[BEGIN Data shown]

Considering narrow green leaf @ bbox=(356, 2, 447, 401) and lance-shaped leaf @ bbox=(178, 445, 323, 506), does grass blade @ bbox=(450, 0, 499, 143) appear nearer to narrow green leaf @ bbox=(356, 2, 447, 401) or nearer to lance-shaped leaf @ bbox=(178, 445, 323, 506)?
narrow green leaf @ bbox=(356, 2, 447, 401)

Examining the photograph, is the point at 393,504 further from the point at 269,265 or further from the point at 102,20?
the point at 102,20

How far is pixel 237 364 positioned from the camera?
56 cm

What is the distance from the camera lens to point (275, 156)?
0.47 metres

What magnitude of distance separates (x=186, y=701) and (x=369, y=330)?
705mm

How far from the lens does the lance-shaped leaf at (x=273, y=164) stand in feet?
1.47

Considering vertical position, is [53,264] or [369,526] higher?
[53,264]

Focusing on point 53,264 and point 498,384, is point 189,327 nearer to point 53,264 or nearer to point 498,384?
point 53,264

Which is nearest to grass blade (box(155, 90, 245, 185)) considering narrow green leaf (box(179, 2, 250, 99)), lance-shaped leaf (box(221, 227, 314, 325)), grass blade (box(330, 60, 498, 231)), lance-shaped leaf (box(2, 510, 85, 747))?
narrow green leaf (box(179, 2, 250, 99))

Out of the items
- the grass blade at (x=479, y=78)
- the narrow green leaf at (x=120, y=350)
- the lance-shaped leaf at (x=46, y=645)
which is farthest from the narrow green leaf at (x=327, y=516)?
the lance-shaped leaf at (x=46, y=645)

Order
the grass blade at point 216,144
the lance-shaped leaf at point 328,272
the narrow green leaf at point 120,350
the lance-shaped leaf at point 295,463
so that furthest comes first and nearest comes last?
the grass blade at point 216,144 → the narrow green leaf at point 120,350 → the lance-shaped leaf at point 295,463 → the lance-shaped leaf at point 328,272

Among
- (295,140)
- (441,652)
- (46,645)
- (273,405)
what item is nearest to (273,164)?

[END Data shown]

Take the line that contains "Out of the items" and each line after it down to the last of the records, and retype them exactly; add nothing else.

Out of the items
- the grass blade at (x=479, y=78)
- the narrow green leaf at (x=120, y=350)
- the lance-shaped leaf at (x=46, y=645)
which is farthest from the narrow green leaf at (x=327, y=516)?
the lance-shaped leaf at (x=46, y=645)

Order
the grass blade at point 216,144
the lance-shaped leaf at point 328,272
the narrow green leaf at point 120,350
the lance-shaped leaf at point 295,463
so that furthest comes first and nearest comes last?
the grass blade at point 216,144 → the narrow green leaf at point 120,350 → the lance-shaped leaf at point 295,463 → the lance-shaped leaf at point 328,272

Among
- (295,140)
- (441,652)
- (46,645)
- (273,405)
what item is nearest to (273,164)?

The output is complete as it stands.